Regia di Ishirô Honda vedi scheda film
Per la maggior parte della nuova generazione, di cui anch'io faccio parte, quando si parla di Godzilla si pensa a quel mediocrissimo film di Emmerich, pieno zeppo di stereotipi, buchi nella sceneggiatura enormi, recitazione pessima, effetti speciali mediocri, comicità fuori luogo e con più riferimenti a Jurassic Park di Spielberg piuttosto che al classico film del '54.
Ed è proprio questo il film che voglio recensire, il film da cui è cominciata la più longeva saga della storia del cinema, con ben 28 film giapponesi ed UNO americano (quello di Emmerich NON conta, in quanto, come già detto non ha nulla a che fare con la saga).
L'idea di realizzare un film fantascientifico avnete come protagonista un mostro preistorico venne a Tomoyuki Tanaka, produttore della Toho (Divenuta una delle case cinematografiche di maggior successo in Giappone, proprio grazie alla saga di Godzilla), il quale aveva assistito alla proiezione di un film americano chiamato "Il Risveglio Del Dinosauro", opera prima del regista Eugene Lourie, film che contava tra le righe del cast, tra l'altro, il leggendario Lee Van Cleef, una delle faccie più note del cinema western italiano di fine anni '60.
Per girare questo fantomatico film di fanscienza venne scelto il quarantenne regista di documentari Ishiro Honda (che già era stato il secondo in regia del maestro nipponico Akira Kurosawa).
Il film venne scritto dallo stesso regista e da Takeo Murata, anch'egli alla prima vera esperienza nel mondo del cinema.
Da queste due menti nasce una delle trame più profonde nella storia del cinema di fantascienza.

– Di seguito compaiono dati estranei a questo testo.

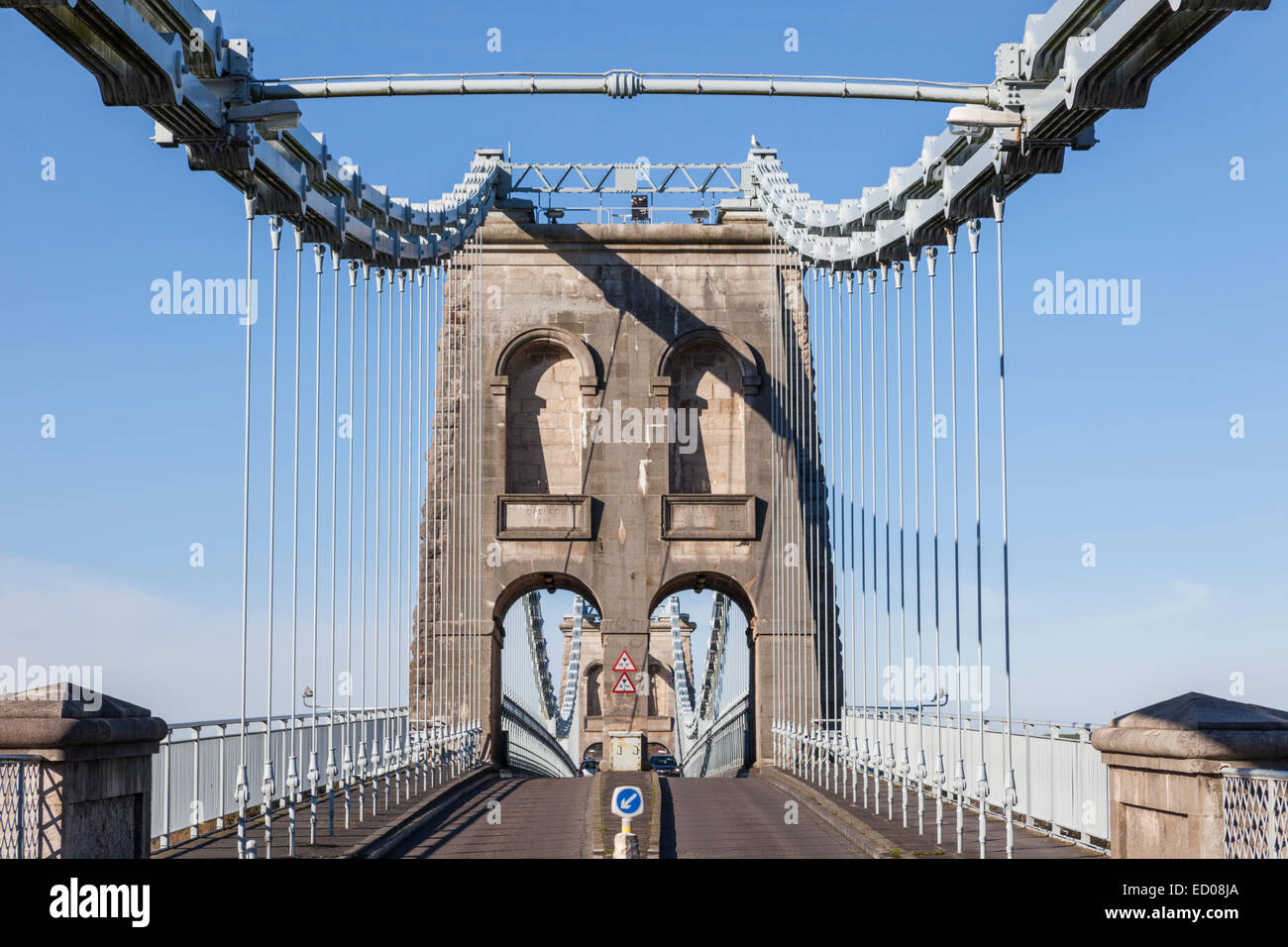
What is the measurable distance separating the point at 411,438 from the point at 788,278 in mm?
12121

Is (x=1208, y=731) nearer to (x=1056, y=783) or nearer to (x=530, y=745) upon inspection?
(x=1056, y=783)

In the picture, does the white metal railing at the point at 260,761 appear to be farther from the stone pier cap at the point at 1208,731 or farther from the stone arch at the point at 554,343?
the stone arch at the point at 554,343

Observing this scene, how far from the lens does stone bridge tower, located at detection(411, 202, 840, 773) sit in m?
34.3

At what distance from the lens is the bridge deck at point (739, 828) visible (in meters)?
16.3

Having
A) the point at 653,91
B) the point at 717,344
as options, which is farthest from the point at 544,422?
the point at 653,91

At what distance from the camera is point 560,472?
3531 cm

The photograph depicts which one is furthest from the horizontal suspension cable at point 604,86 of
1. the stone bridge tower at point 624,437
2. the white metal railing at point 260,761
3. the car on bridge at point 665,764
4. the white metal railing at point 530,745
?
the car on bridge at point 665,764

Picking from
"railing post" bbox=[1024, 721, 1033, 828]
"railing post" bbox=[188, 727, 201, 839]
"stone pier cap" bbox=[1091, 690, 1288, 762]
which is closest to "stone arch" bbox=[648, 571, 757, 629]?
"railing post" bbox=[1024, 721, 1033, 828]

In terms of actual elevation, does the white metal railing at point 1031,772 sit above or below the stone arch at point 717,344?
below

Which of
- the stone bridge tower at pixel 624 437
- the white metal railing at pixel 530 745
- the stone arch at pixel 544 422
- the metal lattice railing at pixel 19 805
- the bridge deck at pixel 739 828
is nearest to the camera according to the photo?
the metal lattice railing at pixel 19 805

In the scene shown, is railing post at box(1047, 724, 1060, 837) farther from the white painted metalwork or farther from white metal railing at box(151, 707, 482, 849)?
white metal railing at box(151, 707, 482, 849)

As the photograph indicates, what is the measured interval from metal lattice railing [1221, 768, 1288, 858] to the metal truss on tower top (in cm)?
463

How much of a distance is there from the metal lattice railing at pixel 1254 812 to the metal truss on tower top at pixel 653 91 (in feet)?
15.2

Godzilla, infatti, non è un semplice pupazzone che distrugge una città in miniatura, ma è una metafora, la metafora della vergognosa distruzione della bomba atomica che, nel 1945, il presidente degli U.S.A. Truman decise di lanciare sulle città di Hiroshima e Nagasaki come falsa vendetta dell'attacco di Pearl Harbor (più che una vendetta era una prova di dimostrazione del potere statunitense). Il mostro, infatti, è un dinosauro scampato all'estinzione che viene mutato geneticamente dagli esperimenti nucleari americani nell'Atollo di Bikini (queste origini vengono speigate in maniera più dettagliata nel film "Godzilla contro King Ghidorah" del 1991)
Questa denuncia semi-implicita viene fuori ulteriormente anche dal comportamento della creatura: Godzilla, infatti, attacca la città di Tokyo senza nessun motivo; sembra solo voler provocare morti e distruzione per il proprio gusto personale. La stessa cosa venne fatta dagli Stati Uniti durante la seconda guerra mondiale: La bomba atomica non aveva uno scopo VERO E PROPRIO, in quanto l'esercito giapponese si sarebbe arreso da un momento all'altro a causa di assenza di rifornimenti ed in continua ritirata.
Ma non è solo il mostro a porre qusta denuncia: Il personaggio del professor Serizawa (interpretato da Akihiko Hirata), forse quello meglio caratterizzato della pellicola, trova il possibile modo per uccidere il mostro: una bomba capace di rimuovere l'ossigeno dall'aria e dall'acqua ditruggendo tutto ciò che trova. Lo scenziato però si rifiuta di utilizzare la propria arma per distruggere Godzilla, in quanto un solo utilizzo, porterà le maggiori forze militari del pianeta ad interessarsi dell'arma, e quindi ad utilizzarla per scopi militari; ma alla vista della distruzione avvenuta a causa del mostro e della desolazione che ha colpito l'intera popolazione giapponese, il dottore decide di fare uso della propria bomba ed anche, però, di morire nell'esplosione, per mantenere la formula che ha portato all'invenzione dell'arma un segreto eterno.
A dare volto ai personaggi troviamo, oltre ad Akihiko Hirata, anche il grande Takashi Shimura, famoso per essere stato uno degli attori feticcio di Akira Kurosawa (è stato anche il leader dei Sette Samurai, nel celebre capolavoro omonimo del regista), Akira Takarada e Momoko Kochi.
La regia di Honda è impeccabile, ricca di campi lunghi fenomanali e di inquadrature quasi poetiche (come quella di Godzilla che ruggisce dietro al primo piano di una gabbia per uccelli, a simboleggiare il contrasto tra la delicatezza e la brutalità).
A giocare un ruolo importante sono anche le musiche di Akira Ifukube, che ci regalano uno dei temi più celebri della storia del cinema.